Abstract
Purpose :
As trachoma is eliminated worldwide, the number of adequately trained field graders for population-based prevalence surveys becomes more difficult to maintain. Ophthalmic photography and artificial intelligence (AI) have been cited as potential solutions for follicular trachoma (TF) surveillance. This applied research analyzed images collected during an Image Capture and Processing System (ICAPS) and AI validation study to systematically prioritize areas of improvement.
Methods :
Two independent graders scored a subset of 317 images from the ICAPS and AI validation study for a number of predefined image quality faults to explore false positivity, a particular challenge for the pilot AI. The subset included all 67 false positive images, 100 true negative images, 100 images deemed ungradable by an expert, and 50 images where the expert photograder and skilled field grader disagreed on the TF status. Univariable and multivariable logistic regression models were created to explore the association between gradeability, AI misclassification, and image quality faults. A prototype app was then built for the Android operating system and field tested in Tanzania.
Results :
In the 317 images, the quality faults of “blur” and “under-zoom” were more likely to occur together when controlling for “glare/lighting issues,” “uncentered” and “poor eversion/blanching” (OR = 4.094, 95% CI [2.372, 7.068]).
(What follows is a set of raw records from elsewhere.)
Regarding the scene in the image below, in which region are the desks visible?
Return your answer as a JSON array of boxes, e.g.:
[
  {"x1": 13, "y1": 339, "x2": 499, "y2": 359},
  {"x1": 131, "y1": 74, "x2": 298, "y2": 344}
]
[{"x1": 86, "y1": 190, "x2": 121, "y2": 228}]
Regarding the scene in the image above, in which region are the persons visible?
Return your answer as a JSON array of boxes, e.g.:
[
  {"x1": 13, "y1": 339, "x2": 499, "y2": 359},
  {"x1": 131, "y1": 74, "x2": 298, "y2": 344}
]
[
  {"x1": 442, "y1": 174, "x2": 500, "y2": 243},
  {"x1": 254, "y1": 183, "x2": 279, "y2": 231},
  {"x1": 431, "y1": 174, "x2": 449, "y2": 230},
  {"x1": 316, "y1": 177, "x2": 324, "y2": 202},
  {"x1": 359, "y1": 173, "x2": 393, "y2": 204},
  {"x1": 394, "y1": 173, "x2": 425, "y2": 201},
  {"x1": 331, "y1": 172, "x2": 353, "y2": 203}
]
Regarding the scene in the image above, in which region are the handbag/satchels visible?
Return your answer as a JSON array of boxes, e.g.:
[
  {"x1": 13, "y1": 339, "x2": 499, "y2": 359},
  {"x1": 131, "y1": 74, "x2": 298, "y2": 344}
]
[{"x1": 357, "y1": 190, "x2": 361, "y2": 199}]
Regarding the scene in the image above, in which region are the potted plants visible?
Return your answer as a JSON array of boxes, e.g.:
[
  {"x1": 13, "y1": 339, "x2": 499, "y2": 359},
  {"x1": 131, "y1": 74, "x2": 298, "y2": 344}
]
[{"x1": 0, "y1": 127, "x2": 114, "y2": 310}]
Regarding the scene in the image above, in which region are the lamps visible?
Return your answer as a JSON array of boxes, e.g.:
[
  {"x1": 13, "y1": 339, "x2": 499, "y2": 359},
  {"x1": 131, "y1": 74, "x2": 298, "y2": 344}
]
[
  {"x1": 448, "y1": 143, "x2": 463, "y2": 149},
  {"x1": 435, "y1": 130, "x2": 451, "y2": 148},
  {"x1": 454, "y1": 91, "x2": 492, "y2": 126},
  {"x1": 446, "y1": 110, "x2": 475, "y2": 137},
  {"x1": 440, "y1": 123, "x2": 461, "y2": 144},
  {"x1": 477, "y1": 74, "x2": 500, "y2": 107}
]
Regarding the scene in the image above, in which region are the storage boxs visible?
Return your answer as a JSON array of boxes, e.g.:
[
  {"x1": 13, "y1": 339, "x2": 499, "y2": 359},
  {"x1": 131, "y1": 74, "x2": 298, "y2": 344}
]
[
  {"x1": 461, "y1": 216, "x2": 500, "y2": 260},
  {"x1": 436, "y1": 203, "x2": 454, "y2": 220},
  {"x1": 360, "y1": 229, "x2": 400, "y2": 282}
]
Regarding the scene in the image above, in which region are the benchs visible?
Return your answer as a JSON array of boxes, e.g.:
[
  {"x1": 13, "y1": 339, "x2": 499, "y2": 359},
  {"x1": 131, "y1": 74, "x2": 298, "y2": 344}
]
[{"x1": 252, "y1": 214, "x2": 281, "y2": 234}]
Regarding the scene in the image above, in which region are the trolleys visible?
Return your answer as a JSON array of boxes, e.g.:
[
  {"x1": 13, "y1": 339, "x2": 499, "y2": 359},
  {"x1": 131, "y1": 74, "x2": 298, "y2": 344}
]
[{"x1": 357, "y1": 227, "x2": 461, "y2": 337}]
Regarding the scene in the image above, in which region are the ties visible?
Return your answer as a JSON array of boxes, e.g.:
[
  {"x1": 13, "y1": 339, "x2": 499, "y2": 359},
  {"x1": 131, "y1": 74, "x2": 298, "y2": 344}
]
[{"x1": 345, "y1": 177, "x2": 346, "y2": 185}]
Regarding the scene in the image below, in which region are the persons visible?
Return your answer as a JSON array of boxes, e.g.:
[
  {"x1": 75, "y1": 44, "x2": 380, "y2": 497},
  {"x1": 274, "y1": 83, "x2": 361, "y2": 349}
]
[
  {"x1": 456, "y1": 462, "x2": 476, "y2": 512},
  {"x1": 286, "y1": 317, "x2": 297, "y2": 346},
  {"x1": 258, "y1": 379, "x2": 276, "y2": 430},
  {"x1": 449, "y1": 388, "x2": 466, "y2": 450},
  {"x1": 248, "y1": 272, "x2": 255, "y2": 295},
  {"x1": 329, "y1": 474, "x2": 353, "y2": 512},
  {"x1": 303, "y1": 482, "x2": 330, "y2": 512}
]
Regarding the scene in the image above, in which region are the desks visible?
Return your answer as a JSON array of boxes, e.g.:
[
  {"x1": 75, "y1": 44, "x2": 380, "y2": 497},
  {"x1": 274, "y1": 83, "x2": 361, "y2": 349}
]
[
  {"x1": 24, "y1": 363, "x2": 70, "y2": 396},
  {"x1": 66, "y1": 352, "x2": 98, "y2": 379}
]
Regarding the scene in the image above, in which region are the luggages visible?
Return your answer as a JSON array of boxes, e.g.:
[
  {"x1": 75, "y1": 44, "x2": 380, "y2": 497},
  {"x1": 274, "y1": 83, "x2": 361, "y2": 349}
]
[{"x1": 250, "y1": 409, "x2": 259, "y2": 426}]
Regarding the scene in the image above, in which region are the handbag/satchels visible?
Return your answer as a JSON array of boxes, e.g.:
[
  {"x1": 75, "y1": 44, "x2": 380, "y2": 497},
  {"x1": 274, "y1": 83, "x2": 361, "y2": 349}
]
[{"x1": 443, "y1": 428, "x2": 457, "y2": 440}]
Similarly, “under-zoom” and “uncentered” were more likely to occur together when controlling for the same variables (OR = 5.396, 95% CI [3.1, 9.395]). “Under-zoom” increased the odds of AI misclassification (OR = 2.7, 95% CI [1.352, 5.392]), while “poor eversion/blanching” decreased the odds of AI misclassification (OR = 0.334, 95% CI [0.174, 0.644]). Qualitative assessment of field images using the prototype Android app revealed better image quality.
Conclusions :
Understanding that “blur,” “under-zoom,” and “uncentered” were more likely to occur together, and that “under-zoom” had the greatest negative effect on AI classification, is helpful for targeting efficient improvements in future ICAPS. Standardization of the tarsal plate in the images may significantly improve image quality. Further refinements to the next generation camera system are planned.
This abstract was presented at the 2023 ARVO Annual Meeting, held in New Orleans, LA, April 23-27, 2023.